RECORD EXTRACTS:
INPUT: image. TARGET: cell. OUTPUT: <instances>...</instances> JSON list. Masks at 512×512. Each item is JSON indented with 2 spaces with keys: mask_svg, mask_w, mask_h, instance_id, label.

---

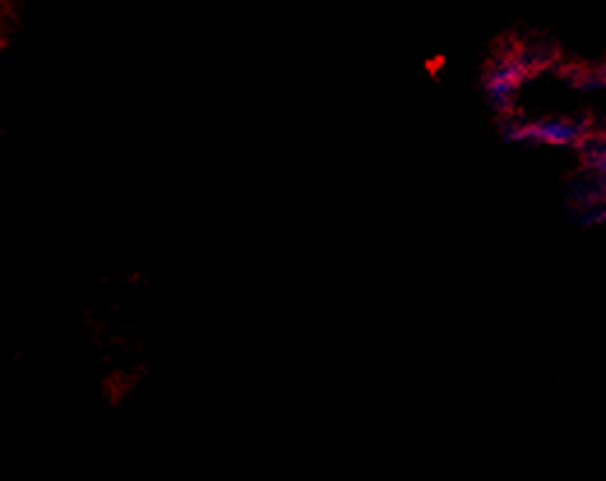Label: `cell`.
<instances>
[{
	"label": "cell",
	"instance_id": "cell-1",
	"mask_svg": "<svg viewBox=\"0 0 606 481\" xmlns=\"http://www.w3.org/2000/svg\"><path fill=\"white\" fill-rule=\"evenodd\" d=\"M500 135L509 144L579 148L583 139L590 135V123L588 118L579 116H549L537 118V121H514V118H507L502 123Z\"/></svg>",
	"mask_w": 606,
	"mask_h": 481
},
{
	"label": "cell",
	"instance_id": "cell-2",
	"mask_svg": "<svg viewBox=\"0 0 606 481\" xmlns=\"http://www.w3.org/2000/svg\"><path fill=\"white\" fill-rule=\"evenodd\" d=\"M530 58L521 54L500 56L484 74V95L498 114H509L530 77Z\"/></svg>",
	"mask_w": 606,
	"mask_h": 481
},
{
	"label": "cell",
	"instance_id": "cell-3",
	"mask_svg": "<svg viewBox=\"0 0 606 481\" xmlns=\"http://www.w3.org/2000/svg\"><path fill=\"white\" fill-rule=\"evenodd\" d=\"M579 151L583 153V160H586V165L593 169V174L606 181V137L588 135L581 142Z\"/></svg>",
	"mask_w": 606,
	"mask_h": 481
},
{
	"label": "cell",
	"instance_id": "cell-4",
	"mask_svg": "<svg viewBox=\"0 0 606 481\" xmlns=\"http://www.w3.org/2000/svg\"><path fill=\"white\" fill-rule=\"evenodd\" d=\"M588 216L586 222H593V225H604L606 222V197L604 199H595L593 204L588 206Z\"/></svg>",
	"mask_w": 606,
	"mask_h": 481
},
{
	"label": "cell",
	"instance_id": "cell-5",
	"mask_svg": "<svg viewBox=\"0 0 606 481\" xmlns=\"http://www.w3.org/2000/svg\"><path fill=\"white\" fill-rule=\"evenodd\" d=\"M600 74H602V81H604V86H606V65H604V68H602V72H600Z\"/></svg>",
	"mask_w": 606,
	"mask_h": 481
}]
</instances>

OBJECTIVE:
How many lines in the rows above contain the string "viewBox"? Reply with the number only.

THE SOLUTION:
5